The basement is a mess, a dis-ah-ster as #45 might say. But I am mighty grateful to have it. And if I can’t find what I need in the chaos, something else will do.
I had two stockpiled cranberry juice bottles plus the 4 milk jugs from two days ago. I rinsed those out yesterday. They still kind of stank, but at least not in a knee buckling way (foreshadowing of the pros and cons of milk jugs). While waiting to see if load 3a would work, I started prepping them for planting.
Drainage: I learned to winter sow from Karen. She heats a fork on a stove burner and gently presses it a few times on the bottom of the jugs, sort of like poking a pie crust. It’s kind of gentle and brutal at the same time. Since I work in the basement (sans burner), I use a razor blade to make little slits. I couldn’t find a razor blade today and I wasn’t going upstairs to look (can’t leave the washer untended), so I just stabbed the bottom corners with scissors. Not the safest choice, but very satisfying.
Cutting the jugs in half: I used to be meticulous about cutting the jugs, measuring the height of the cut, tracing a line to follow. Now I just eyeball it. Winter sowing is forgiving. Once the jugs were flopping open, I rinsed them again. The machine clicked off, ready for load 3b. Next up: adding soil.
File photo from more fastidious days. Saving thoughts on what works and when for winter sowing for later.
Adding soil: Fortunately, I stockpiled big bags of potting soil last fall.I dragged one over to the sink and ripped it open. It was suspiciously damp, despite having been untouched since October and being in the high land area of the basement. Can soil go bad? Maybe, but the smell was not knee buckling so I carried on.
Filled the bottom half of each jug about 2/3rds high with soil. Found some old dish pans. Put them in the utility sink (so grateful for a double utility sink!) Filled them with about 2 inches of water. Placed jugs in pans to dampen the soil from the bottom up. Also a good test of the hack job I did on drainage.
Another file photo, showing the “watering from the bottom” method.
10 mins left on the cycle. Do I dare keep going? Next step is seeds. But my seeds are a jumbled mess outdoors. But wait! They are still in their little bags, categorized by type: kales, lettuces, spinaches, tomatoes, herbs, flowers, and crap that will never thrive (looking at you carrots, supposedly one of the easiest veges to grow).
What’s the easiest, most forgiving, cold hearty thing I can start? Kale! Also, so conforming to stereotype!

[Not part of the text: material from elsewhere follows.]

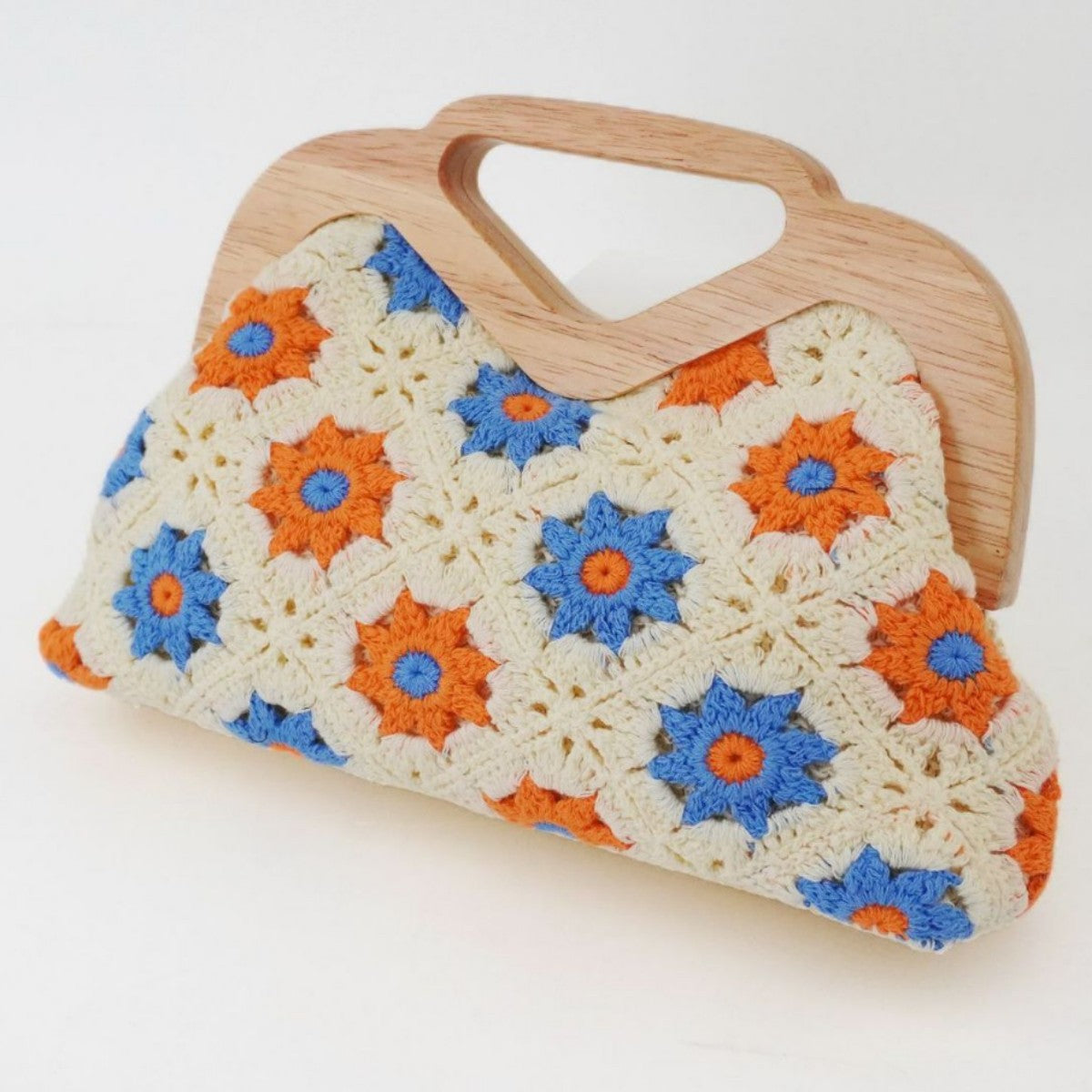 Women's Hand-woven Exquisite Pattern Sunflower Woven Clutch The Bags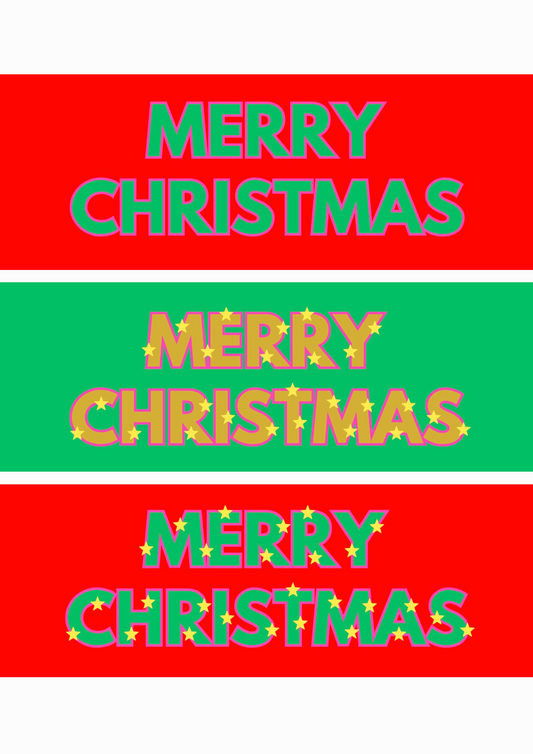 Merry Christmas sign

Adding seeds: Eureka moment. I decide to label the containers before adding seeds and to label them upside down, bird’s eye view. Grabbed a grease pencil (they were stashed with the seeds. . . maybe I am more organized than I think), and declared my intention on top of the milk jugs. But grease pencils don’t work well on smooth, clear plastic, so I didn’t label the other two (foreshadowing of pro and cons of hard, clear, smooth plastic).
The machine clicked off, ready for load 3c. Do I keep going? I only meant to be down here for 5 minutes. But my hands are already dirty so. . .
Sprinkle the Lacinato kale from Bakers Creek in the aptly labeled container, which I have moved to a lunch tray on the washer (another random basement find). Massage the seeds into the soil a bit. Sprinkle some more soil on top. Hack a gentle watering can by poking a few holes in a plastic cup with a nail. Sprinkle some water on top. Find a warped roll of pink dollar store “duct tape.” Tape container shut, which is actually the most annoying part of winter sowing, esp when using milk jugs which have strange circular divots on the sides. A story for another day.
Repeat with the Lacinato kale from Botanical Interests, the Dwarf Siberian Kale, and Red Winter Kale. Plant calendula in one of the clear bottles, and a zinnia on the other. Label with a black sharpie, knowing it might fade in the sun. (I’ll remember, right?)
Click, load 3b is done. Place the jugs back in the dish pans of standing water for a last soak. Move the laundry along.
They are all now nestled along the fence outside. All laundry frustration is long gone.